_What the task asks_
Determine how many lines in the entries below contain "after", and output only that number.

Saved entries
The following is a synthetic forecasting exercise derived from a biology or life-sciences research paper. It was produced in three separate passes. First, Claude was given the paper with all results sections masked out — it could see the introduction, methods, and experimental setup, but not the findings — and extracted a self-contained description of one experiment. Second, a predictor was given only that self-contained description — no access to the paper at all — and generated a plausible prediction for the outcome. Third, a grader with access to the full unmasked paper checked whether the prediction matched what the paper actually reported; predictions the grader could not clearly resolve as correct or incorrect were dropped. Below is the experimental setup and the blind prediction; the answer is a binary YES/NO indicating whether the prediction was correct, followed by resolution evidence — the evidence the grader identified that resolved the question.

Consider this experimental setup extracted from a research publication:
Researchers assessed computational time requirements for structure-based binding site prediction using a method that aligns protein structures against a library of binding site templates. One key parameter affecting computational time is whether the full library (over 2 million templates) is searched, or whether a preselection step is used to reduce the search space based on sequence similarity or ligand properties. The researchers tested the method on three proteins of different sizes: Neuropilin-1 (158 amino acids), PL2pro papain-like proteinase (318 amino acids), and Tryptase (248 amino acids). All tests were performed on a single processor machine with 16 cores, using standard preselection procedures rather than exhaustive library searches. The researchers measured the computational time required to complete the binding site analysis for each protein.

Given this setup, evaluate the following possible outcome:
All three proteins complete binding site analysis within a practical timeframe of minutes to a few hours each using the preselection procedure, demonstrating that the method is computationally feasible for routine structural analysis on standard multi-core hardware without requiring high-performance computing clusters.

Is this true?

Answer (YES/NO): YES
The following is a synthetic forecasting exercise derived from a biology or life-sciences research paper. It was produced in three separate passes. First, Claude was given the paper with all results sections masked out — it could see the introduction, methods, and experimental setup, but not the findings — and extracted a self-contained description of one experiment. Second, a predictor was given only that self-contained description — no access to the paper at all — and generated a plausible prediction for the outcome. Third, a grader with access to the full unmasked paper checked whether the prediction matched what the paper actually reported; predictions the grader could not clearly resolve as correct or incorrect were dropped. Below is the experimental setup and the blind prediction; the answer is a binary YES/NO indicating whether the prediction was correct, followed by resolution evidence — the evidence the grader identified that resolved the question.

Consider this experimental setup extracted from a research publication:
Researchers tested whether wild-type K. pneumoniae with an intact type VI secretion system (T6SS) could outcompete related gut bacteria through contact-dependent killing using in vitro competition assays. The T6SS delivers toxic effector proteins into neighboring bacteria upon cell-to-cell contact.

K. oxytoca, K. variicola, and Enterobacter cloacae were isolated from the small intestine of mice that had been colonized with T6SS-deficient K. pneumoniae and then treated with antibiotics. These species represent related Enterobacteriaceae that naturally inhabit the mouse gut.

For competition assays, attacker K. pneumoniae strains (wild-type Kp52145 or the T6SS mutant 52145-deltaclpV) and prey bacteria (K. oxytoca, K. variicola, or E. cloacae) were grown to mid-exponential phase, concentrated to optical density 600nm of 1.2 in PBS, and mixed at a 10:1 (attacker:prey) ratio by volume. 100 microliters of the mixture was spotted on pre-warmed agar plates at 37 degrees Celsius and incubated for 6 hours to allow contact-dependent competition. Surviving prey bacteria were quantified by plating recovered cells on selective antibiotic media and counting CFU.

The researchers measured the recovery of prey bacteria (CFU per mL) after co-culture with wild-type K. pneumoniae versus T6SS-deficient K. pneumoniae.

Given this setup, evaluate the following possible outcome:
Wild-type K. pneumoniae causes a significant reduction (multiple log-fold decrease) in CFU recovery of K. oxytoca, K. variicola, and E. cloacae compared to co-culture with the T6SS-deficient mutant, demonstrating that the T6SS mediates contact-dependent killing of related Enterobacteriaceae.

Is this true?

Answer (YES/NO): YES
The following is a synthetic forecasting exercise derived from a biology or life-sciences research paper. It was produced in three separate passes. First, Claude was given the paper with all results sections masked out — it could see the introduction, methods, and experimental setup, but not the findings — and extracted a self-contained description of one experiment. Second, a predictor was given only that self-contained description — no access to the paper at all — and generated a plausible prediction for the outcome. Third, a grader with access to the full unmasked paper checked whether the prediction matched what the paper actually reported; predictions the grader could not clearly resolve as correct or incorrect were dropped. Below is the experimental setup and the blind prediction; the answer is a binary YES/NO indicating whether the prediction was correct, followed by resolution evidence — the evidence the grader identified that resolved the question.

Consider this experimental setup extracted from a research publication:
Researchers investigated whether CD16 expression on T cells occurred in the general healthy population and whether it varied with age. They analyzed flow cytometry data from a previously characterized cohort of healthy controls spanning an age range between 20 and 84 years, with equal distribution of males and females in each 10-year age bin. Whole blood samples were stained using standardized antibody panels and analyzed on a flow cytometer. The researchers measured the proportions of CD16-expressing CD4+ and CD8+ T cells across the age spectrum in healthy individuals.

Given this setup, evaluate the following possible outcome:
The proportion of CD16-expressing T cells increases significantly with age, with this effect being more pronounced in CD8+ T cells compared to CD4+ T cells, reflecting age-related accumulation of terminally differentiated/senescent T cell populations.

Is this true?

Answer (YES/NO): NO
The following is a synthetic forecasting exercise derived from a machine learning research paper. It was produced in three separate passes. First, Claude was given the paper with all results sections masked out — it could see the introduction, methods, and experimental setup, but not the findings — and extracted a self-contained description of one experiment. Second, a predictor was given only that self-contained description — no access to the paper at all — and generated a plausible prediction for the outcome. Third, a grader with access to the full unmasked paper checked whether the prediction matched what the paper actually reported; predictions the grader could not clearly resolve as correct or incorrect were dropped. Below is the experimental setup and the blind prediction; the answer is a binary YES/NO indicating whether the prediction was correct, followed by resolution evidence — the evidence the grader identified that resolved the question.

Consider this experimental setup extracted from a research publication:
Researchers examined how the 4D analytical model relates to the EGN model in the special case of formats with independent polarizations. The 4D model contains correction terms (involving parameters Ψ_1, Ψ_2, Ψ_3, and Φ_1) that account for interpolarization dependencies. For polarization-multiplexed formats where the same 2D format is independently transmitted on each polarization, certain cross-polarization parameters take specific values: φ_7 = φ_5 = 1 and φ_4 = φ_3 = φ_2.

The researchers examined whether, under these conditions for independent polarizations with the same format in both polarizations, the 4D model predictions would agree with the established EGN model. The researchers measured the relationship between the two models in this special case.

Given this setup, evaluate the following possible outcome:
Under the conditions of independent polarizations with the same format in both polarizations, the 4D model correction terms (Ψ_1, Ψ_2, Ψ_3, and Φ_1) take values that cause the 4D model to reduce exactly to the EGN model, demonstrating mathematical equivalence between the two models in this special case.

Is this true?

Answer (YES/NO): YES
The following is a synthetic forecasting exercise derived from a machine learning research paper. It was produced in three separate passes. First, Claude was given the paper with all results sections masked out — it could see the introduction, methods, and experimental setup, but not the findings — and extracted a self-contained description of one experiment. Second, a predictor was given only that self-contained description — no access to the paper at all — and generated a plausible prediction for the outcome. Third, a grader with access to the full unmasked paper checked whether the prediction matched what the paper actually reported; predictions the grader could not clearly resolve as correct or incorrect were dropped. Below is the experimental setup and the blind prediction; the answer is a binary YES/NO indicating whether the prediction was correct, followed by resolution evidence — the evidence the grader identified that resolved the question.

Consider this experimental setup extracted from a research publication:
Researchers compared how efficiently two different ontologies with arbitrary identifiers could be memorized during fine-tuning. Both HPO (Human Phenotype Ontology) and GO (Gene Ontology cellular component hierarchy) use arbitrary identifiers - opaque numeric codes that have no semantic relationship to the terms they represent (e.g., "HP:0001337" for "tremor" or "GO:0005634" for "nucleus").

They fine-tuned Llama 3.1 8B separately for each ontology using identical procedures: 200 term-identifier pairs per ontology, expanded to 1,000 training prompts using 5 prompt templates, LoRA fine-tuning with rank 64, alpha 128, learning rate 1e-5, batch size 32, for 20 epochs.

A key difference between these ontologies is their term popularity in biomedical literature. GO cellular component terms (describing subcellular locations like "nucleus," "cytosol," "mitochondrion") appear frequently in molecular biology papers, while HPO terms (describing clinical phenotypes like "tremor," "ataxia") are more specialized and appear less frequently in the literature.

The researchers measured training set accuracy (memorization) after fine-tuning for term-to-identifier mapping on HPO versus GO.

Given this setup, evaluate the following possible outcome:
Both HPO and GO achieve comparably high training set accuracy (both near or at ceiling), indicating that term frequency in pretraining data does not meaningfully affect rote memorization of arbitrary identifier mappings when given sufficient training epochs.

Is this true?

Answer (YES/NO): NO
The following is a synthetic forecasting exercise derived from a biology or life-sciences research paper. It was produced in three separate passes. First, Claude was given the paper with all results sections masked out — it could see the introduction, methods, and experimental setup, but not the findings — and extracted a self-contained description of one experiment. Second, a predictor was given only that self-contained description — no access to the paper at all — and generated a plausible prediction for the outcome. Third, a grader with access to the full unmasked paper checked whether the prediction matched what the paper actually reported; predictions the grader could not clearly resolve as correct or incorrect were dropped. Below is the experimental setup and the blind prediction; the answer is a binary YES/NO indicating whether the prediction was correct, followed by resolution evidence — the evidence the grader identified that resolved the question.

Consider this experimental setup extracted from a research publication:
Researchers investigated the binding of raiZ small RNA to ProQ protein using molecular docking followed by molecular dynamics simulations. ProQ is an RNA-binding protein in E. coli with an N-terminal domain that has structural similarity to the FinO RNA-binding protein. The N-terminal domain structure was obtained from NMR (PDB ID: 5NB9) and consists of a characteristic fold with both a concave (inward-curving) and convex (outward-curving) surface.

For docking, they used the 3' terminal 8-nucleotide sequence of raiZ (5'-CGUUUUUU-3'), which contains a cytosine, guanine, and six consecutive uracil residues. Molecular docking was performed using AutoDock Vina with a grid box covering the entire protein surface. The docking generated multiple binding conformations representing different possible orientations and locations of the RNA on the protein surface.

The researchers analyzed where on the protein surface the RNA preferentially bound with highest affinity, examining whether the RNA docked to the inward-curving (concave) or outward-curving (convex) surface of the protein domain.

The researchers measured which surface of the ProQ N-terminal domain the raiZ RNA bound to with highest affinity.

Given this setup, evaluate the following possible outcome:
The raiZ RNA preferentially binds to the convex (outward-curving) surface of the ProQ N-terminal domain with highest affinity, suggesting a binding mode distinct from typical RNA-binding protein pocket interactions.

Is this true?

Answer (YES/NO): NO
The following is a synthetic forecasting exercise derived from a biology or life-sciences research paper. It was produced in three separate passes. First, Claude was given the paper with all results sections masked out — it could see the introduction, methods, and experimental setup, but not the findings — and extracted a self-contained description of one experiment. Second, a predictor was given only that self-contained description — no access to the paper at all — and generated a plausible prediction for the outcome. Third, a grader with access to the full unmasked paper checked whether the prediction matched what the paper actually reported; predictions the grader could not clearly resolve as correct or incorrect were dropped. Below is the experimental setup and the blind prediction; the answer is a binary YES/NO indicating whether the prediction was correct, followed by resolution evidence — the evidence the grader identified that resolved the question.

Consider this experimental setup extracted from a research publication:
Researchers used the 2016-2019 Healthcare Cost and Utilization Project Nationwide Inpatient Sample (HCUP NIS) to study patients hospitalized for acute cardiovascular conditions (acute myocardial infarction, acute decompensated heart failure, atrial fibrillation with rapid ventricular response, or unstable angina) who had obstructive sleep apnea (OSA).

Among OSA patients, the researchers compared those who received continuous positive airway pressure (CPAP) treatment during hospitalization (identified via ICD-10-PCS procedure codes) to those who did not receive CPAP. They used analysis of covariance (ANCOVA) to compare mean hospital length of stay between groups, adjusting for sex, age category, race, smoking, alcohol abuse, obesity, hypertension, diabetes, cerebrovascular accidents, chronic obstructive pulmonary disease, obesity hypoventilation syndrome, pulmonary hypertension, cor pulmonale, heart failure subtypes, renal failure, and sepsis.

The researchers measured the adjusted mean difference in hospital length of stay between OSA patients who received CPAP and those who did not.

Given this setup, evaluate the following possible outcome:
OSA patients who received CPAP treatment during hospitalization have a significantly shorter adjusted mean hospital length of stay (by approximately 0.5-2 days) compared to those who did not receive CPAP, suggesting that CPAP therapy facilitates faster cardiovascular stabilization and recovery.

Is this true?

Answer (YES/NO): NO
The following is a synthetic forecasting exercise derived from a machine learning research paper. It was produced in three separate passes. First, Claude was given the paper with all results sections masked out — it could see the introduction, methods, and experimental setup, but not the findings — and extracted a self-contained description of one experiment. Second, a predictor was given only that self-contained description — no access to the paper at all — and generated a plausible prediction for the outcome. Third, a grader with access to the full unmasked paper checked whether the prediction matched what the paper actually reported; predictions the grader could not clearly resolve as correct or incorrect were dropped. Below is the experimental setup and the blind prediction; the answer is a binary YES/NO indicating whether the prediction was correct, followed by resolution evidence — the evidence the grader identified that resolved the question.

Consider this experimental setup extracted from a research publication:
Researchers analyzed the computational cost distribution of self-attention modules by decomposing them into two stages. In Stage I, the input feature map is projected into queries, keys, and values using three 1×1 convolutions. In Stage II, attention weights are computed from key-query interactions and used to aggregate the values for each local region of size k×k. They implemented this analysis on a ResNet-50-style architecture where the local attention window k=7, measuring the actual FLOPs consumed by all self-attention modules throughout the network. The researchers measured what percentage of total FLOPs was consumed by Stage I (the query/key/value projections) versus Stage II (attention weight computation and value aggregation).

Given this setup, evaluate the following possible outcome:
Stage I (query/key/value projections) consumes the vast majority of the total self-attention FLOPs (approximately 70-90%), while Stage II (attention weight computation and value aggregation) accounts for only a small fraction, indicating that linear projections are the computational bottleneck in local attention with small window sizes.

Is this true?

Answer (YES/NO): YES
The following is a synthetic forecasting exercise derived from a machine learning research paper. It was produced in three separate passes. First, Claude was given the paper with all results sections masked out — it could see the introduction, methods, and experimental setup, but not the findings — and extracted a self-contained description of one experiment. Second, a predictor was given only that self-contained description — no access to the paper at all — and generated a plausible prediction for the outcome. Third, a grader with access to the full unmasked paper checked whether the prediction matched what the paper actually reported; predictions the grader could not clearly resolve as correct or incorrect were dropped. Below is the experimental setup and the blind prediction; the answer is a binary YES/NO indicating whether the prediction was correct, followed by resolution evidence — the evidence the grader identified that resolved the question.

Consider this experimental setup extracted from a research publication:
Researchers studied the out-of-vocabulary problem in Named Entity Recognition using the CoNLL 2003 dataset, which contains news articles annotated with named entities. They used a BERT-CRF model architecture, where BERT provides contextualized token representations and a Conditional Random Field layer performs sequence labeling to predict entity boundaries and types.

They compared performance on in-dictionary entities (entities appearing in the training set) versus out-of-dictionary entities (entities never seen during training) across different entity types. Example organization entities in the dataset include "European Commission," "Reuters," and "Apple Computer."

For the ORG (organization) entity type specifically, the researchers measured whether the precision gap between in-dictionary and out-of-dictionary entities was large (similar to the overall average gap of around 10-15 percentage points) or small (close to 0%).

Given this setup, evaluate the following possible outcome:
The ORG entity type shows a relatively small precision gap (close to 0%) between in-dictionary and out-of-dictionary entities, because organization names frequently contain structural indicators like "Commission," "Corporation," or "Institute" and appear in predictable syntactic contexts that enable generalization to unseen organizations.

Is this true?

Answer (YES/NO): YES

_Task solution_
2